DIRECTIVES
1. In the passage on resonant cavities, why does it say it will not spend long on the topic?
2. Copy the passage on resonant cavities word for word, from "## Resonant Cavities" up to and including "with standing waves.".
3. Continue the passage on resonant cavities from its final sentence.
— Start of PASSAGE TO READ —
# 56  Resonant Cavities and Schumann Resonances

## Resonant Cavities

### Rectangular Box

We won't spend long on resonant cavities, because we've already covered the necessary mathematical tools in discussing waveguides.

A simple example of a cavity is a box, a section (length $d$ ) of a rectangular wave guide with the two ends blocked off with flat sheets of conductor, perpendicular to the guide walls.  So the analysis in the transverse directions is identical to that above, but in the $z$ -direction we must replace plane waves with standing waves.

The important new element is the boundary conditions at the ends: the tangential electric field and the normal magnetic field must both be zero.
— End of PASSAGE TO READ —
— Start of DATA ROWS —
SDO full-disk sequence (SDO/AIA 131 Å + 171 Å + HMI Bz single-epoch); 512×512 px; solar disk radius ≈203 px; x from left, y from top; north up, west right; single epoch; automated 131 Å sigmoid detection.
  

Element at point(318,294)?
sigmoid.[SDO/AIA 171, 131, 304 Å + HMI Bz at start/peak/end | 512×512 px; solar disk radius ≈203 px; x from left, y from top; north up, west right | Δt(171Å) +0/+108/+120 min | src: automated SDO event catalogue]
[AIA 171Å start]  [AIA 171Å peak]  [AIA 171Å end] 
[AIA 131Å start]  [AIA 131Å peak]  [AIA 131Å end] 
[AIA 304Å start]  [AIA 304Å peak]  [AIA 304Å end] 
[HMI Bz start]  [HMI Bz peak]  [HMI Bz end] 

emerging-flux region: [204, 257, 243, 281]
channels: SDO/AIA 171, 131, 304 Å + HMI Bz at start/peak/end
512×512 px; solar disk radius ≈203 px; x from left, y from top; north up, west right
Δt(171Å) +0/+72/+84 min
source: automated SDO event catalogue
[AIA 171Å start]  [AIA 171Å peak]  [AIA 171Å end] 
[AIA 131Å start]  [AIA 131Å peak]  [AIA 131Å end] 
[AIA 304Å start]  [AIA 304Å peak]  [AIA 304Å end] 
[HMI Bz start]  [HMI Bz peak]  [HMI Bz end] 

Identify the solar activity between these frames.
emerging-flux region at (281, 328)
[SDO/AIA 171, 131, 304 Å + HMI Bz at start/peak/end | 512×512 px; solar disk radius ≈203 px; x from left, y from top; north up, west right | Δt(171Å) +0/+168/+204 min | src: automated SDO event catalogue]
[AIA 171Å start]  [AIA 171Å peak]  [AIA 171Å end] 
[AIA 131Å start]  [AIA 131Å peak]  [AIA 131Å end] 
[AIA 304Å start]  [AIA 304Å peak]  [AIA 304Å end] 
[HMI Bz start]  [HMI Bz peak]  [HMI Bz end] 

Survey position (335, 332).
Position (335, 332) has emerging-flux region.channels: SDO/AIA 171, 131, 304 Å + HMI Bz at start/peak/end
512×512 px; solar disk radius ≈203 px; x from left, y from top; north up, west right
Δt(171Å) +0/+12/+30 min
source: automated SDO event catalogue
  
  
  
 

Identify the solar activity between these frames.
— End of DATA ROWS —
PER-TASK ANSWERS
1. Because the mathematical tools needed for cavities were already covered in the discussion of waveguides.

2.
## Resonant Cavities

### Rectangular Box

We won't spend long on resonant cavities, because we've already covered the necessary mathematical tools in discussing waveguides.

A simple example of a cavity is a box, a section (length $d$ ) of a rectangular wave guide with the two ends blocked off with flat sheets of conductor, perpendicular to the guide walls.  So the analysis in the transverse directions is identical to that above, but in the $z$ -direction we must replace plane waves with standing waves.

3.
### TM Mode

Recall we found for the waveguide that

${E}_{x}=\frac{i}{\mu \epsilon {\omega }^{2}-{k}^{2}}k\frac{\partial {E}_{z}}{\partial x},\text{ }\text{ }{E}_{y}=\frac{i}{\mu \epsilon {\omega }^{2}-{k}^{2}}k\frac{\partial {E}_{z}}{\partial y}$

but the $ik$ factor came from applying $\partial /\partial z$ to a plane wave!

For the cavity we must have a standing wave in the $z$ -direction, the wavenumber $k$ becomes $p\pi /d,$ and of course sine goes to cosine, etc.

Exercise:  Check this from the derivation in lecture 54.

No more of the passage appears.